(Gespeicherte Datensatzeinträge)
========================================

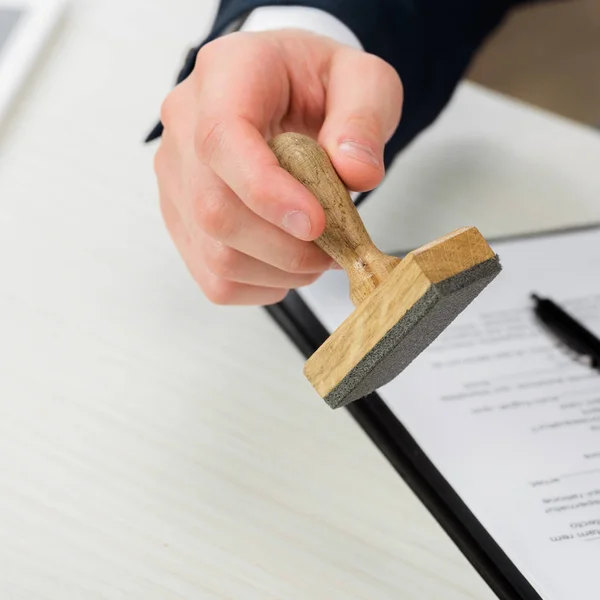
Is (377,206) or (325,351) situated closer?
(325,351)

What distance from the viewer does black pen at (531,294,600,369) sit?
0.42 meters

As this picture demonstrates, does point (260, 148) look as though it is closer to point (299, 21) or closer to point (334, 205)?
point (334, 205)

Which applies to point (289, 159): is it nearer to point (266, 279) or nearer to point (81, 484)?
point (266, 279)

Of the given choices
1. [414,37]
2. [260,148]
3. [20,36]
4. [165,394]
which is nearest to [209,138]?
[260,148]

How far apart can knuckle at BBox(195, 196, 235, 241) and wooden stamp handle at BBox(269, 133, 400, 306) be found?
0.13 feet

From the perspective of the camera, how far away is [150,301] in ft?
1.48

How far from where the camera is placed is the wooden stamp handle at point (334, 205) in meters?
0.30

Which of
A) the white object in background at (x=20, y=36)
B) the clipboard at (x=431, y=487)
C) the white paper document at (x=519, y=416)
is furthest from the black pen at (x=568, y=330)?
the white object in background at (x=20, y=36)

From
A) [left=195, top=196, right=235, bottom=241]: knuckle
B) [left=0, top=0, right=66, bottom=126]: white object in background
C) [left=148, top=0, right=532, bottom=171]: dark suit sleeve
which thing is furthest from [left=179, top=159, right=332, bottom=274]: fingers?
[left=0, top=0, right=66, bottom=126]: white object in background

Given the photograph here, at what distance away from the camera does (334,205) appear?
1.01ft

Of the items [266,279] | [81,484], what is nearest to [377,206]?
[266,279]

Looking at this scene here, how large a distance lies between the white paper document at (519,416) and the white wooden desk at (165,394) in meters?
0.03

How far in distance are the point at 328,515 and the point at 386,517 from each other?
3 centimetres

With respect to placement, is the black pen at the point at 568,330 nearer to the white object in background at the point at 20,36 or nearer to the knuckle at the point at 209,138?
the knuckle at the point at 209,138
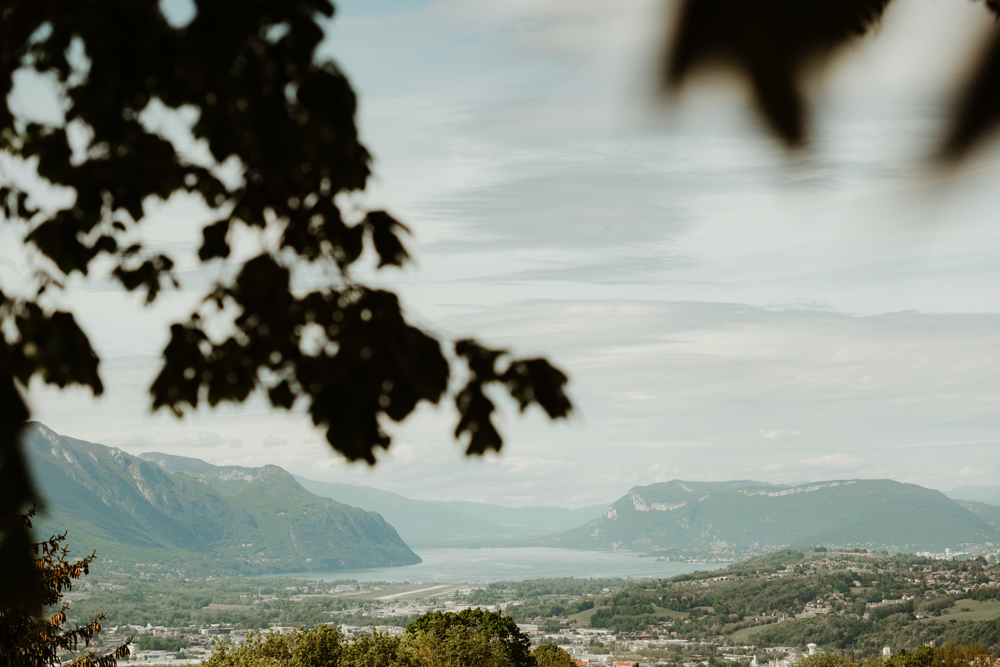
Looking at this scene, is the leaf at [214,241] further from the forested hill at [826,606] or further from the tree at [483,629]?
the forested hill at [826,606]

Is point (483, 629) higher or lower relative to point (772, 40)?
lower

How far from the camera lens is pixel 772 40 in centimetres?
79

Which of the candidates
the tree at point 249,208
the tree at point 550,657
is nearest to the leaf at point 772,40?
the tree at point 249,208

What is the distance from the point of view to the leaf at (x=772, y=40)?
0.77m

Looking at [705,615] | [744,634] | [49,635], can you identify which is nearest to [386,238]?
[49,635]

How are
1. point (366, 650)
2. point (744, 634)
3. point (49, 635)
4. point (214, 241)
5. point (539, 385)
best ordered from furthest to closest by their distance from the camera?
point (744, 634) → point (366, 650) → point (49, 635) → point (214, 241) → point (539, 385)

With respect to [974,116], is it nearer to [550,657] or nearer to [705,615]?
[550,657]

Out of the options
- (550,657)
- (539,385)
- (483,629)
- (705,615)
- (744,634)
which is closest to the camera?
(539,385)

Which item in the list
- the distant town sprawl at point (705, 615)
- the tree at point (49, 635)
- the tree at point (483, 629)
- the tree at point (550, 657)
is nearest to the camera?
the tree at point (49, 635)

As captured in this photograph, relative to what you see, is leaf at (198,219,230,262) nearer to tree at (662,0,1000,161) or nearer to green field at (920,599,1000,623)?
tree at (662,0,1000,161)

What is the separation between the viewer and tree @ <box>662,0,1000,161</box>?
2.54 feet

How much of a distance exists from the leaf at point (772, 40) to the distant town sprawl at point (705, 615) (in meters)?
123

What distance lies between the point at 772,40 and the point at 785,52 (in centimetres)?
2

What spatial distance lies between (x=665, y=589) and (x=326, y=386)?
197245mm
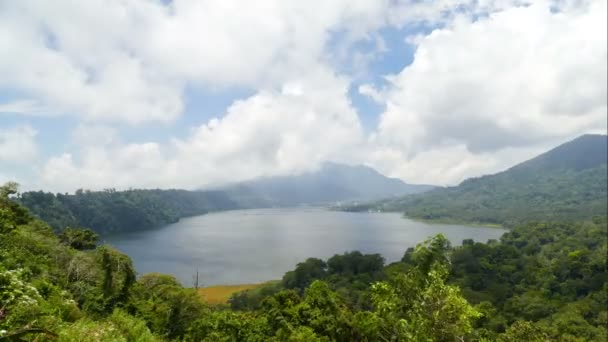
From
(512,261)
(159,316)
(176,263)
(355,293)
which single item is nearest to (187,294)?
(159,316)

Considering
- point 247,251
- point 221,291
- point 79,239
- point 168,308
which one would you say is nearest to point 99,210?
point 247,251

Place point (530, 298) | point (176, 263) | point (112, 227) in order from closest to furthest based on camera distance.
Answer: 1. point (530, 298)
2. point (176, 263)
3. point (112, 227)

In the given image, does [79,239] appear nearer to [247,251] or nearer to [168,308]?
[168,308]

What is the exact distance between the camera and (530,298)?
4409 cm

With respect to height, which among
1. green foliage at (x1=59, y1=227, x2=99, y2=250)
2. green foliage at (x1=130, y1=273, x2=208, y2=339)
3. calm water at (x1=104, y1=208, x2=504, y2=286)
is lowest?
calm water at (x1=104, y1=208, x2=504, y2=286)

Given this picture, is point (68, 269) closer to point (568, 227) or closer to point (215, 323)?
point (215, 323)

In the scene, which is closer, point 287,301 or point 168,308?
point 168,308

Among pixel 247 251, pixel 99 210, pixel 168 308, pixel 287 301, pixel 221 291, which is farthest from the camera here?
pixel 99 210

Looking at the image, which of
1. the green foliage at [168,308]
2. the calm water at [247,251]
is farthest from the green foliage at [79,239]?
the calm water at [247,251]

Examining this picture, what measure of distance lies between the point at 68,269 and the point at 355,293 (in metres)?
35.4

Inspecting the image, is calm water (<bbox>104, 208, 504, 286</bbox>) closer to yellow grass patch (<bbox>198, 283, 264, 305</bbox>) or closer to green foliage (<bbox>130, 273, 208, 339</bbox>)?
yellow grass patch (<bbox>198, 283, 264, 305</bbox>)

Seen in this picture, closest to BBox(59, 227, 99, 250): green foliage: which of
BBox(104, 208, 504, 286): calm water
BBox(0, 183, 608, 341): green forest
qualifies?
BBox(0, 183, 608, 341): green forest

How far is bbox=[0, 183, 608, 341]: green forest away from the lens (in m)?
8.06

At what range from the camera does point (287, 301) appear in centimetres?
2417
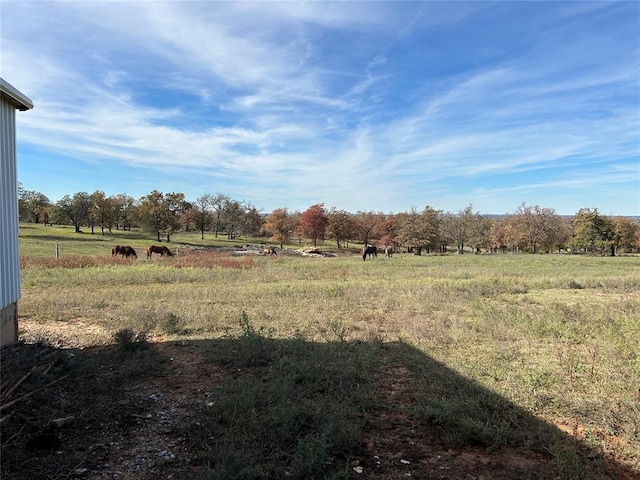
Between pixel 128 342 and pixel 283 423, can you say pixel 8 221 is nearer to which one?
pixel 128 342

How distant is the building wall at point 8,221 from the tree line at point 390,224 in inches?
1709

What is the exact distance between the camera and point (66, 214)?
5641 cm

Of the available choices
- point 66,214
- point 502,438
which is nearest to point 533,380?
point 502,438

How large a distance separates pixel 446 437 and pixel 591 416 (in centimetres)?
169

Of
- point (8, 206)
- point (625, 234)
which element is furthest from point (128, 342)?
point (625, 234)

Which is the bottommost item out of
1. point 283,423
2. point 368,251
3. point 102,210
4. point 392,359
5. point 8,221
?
point 392,359

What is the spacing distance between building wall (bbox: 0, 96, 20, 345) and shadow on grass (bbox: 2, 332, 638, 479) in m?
0.63

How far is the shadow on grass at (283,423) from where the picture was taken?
329 centimetres

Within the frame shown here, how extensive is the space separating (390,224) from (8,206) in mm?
54107

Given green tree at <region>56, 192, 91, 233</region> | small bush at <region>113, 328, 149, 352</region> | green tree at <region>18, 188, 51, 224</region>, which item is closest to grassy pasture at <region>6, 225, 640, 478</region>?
small bush at <region>113, 328, 149, 352</region>

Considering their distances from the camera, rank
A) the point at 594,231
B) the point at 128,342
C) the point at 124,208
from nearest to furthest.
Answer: the point at 128,342 < the point at 594,231 < the point at 124,208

========================================

◆ **GESTELLTE AUFGABE**
Wandle die Zeilen sämtlicher Einträge oben in eine nummerierte Liste um und lass dabei die Leerzeilen weg. Die Bilder sollen in der Liste nicht vorkommen.

◆ **ANTWORT ZUR AUFGABE**
1. Is (377,206) or (325,351) situated closer?
2. (325,351)
3. What distance from the viewer does black pen at (531,294,600,369) sit?
4. 0.42 meters
5. As this picture demonstrates, does point (260, 148) look as though it is closer to point (299, 21) or closer to point (334, 205)?
6. point (334, 205)
7. Which applies to point (289, 159): is it nearer to point (266, 279) or nearer to point (81, 484)?
8. point (266, 279)
9. Of the given choices
10. 1. [414,37]
11. 2. [260,148]
12. 3. [20,36]
13. 4. [165,394]
14. which is nearest to [209,138]?
15. [260,148]
16. How far apart can knuckle at BBox(195, 196, 235, 241) and wooden stamp handle at BBox(269, 133, 400, 306) be found?
17. 0.13 feet
18. From the perspective of the camera, how far away is [150,301] in ft?
19. 1.48
20. How far from where the camera is placed is the wooden stamp handle at point (334, 205) in meters?
21. 0.30
22. Which of
23. A) the white object in background at (x=20, y=36)
24. B) the clipboard at (x=431, y=487)
25. C) the white paper document at (x=519, y=416)
26. is furthest from the black pen at (x=568, y=330)?
27. the white object in background at (x=20, y=36)
28. From
29. A) [left=195, top=196, right=235, bottom=241]: knuckle
30. B) [left=0, top=0, right=66, bottom=126]: white object in background
31. C) [left=148, top=0, right=532, bottom=171]: dark suit sleeve
32. which thing is furthest from [left=179, top=159, right=332, bottom=274]: fingers?
33. [left=0, top=0, right=66, bottom=126]: white object in background
34. Given the photograph here, at what distance away from the camera does (334,205) appear?
35. 1.01ft
36. Of the items [266,279] | [81,484], what is nearest to [377,206]?
37. [266,279]
38. Looking at this scene here, how large a distance lies between the white paper document at (519,416) and the white wooden desk at (165,394) in meters?
39. 0.03
40. How far in distance are the point at 328,515 and the point at 386,517 from each other?
41. 3 centimetres
42. With respect to placement, is the black pen at the point at 568,330 nearer to the white object in background at the point at 20,36 or nearer to the knuckle at the point at 209,138?
43. the knuckle at the point at 209,138
44. Looking at this scene, is the leaf at [214,241] further from the forested hill at [826,606] or further from the tree at [483,629]?
45. the forested hill at [826,606]
46. Is point (483, 629) higher or lower relative to point (772, 40)?
47. lower
48. How far from the camera lens is pixel 772 40 in centimetres?
49. 79
50. Which of the candidates
51. the tree at point 249,208
52. the tree at point 550,657
53. is nearest to the leaf at point 772,40?
54. the tree at point 249,208
55. What is the distance from the point of view to the leaf at (x=772, y=40)?
56. 0.77m
57. Looking at [705,615] | [744,634] | [49,635], can you identify which is nearest to [386,238]?
58. [49,635]
59. How are
60. 1. point (366, 650)
61. 2. point (744, 634)
62. 3. point (49, 635)
63. 4. point (214, 241)
64. 5. point (539, 385)
65. best ordered from furthest to closest by their distance from the camera?
66. point (744, 634) → point (366, 650) → point (49, 635) → point (214, 241) → point (539, 385)
67. With respect to [974,116], is it nearer to [550,657] or nearer to [705,615]?
68. [550,657]
69. Out of the options
70. - (550,657)
71. - (539,385)
72. - (483,629)
73. - (705,615)
74. - (744,634)
75. which is closest to the camera?
76. (539,385)
77. Which item in the list
78. - the distant town sprawl at point (705, 615)
79. - the tree at point (49, 635)
80. - the tree at point (483, 629)
81. - the tree at point (550, 657)
82. is nearest to the camera?
83. the tree at point (49, 635)
84. As captured in this photograph, relative to what you see, is leaf at (198,219,230,262) nearer to tree at (662,0,1000,161) or nearer to green field at (920,599,1000,623)?
85. tree at (662,0,1000,161)
86. What is the separation between the viewer and tree @ <box>662,0,1000,161</box>?
87. 2.54 feet
88. How much of a distance exists from the leaf at point (772, 40) to the distant town sprawl at point (705, 615) (in meters)?
89. 123
90. What distance lies between the point at 772,40 and the point at 785,52 (in centimetres)?
91. 2
92. What spatial distance lies between (x=665, y=589) and (x=326, y=386)?
93. 197245mm
94. From
95. (512,261)
96. (159,316)
97. (176,263)
98. (355,293)
99. which single item is nearest to (187,294)?
100. (159,316)
101. Considering
102. - point 247,251
103. - point 221,291
104. - point 79,239
105. - point 168,308
106. which one would you say is nearest to point 99,210?
107. point 247,251
108. Place point (530, 298) | point (176, 263) | point (112, 227) in order from closest to furthest based on camera distance.
109. Answer: 1. point (530, 298)
110. 2. point (176, 263)
111. 3. point (112, 227)
112. In the given image, does [79,239] appear nearer to [247,251] or nearer to [168,308]?
113. [168,308]
114. What is the exact distance between the camera and (530,298)?
115. 4409 cm
116. With respect to height, which among
117. 1. green foliage at (x1=59, y1=227, x2=99, y2=250)
118. 2. green foliage at (x1=130, y1=273, x2=208, y2=339)
119. 3. calm water at (x1=104, y1=208, x2=504, y2=286)
120. is lowest?
121. calm water at (x1=104, y1=208, x2=504, y2=286)
122. Given this picture, is point (68, 269) closer to point (568, 227) or closer to point (215, 323)?
123. point (215, 323)
124. In the scene, which is closer, point 287,301 or point 168,308?
125. point 168,308
126. Among pixel 247 251, pixel 99 210, pixel 168 308, pixel 287 301, pixel 221 291, which is farthest from the camera here?
127. pixel 99 210
128. Looking at the image, which of
129. 1. the green foliage at [168,308]
130. 2. the calm water at [247,251]
131. is farthest from the green foliage at [79,239]?
132. the calm water at [247,251]
133. Examining this picture, what measure of distance lies between the point at 68,269 and the point at 355,293 (in metres)?
134. 35.4
135. Inspecting the image, is calm water (<bbox>104, 208, 504, 286</bbox>) closer to yellow grass patch (<bbox>198, 283, 264, 305</bbox>) or closer to green foliage (<bbox>130, 273, 208, 339</bbox>)?
136. yellow grass patch (<bbox>198, 283, 264, 305</bbox>)
137. Seen in this picture, closest to BBox(59, 227, 99, 250): green foliage: which of
138. BBox(104, 208, 504, 286): calm water
139. BBox(0, 183, 608, 341): green forest
140. qualifies?
141. BBox(0, 183, 608, 341): green forest
142. How far is bbox=[0, 183, 608, 341]: green forest away from the lens (in m)?
143. 8.06
144. At what range from the camera does point (287, 301) appear in centimetres?
145. 2417
146. Between pixel 128 342 and pixel 283 423, can you say pixel 8 221 is nearer to which one?
147. pixel 128 342
148. How distant is the building wall at point 8,221 from the tree line at point 390,224 in inches?
149. 1709
150. What is the exact distance between the camera and point (66, 214)?
151. 5641 cm
152. Of the available choices
153. - point 66,214
154. - point 502,438
155. which is nearest to point 533,380?
156. point 502,438
157. How large a distance separates pixel 446 437 and pixel 591 416 (in centimetres)?
158. 169
159. Of
160. - point (8, 206)
161. - point (625, 234)
162. which element is furthest from point (128, 342)?
163. point (625, 234)
164. Which is the bottommost item out of
165. 1. point 283,423
166. 2. point 368,251
167. 3. point 102,210
168. 4. point 392,359
169. 5. point 8,221
170. ?
171. point 392,359
172. What is the spacing distance between building wall (bbox: 0, 96, 20, 345) and shadow on grass (bbox: 2, 332, 638, 479) in m?
173. 0.63
174. How far is the shadow on grass at (283,423) from where the picture was taken?
175. 329 centimetres
176. Within the frame shown here, how extensive is the space separating (390,224) from (8,206) in mm?
177. 54107
178. Given green tree at <region>56, 192, 91, 233</region> | small bush at <region>113, 328, 149, 352</region> | green tree at <region>18, 188, 51, 224</region>, which item is closest to grassy pasture at <region>6, 225, 640, 478</region>?
179. small bush at <region>113, 328, 149, 352</region>
180. Considering their distances from the camera, rank
181. A) the point at 594,231
182. B) the point at 128,342
183. C) the point at 124,208
184. from nearest to furthest.
185. Answer: the point at 128,342 < the point at 594,231 < the point at 124,208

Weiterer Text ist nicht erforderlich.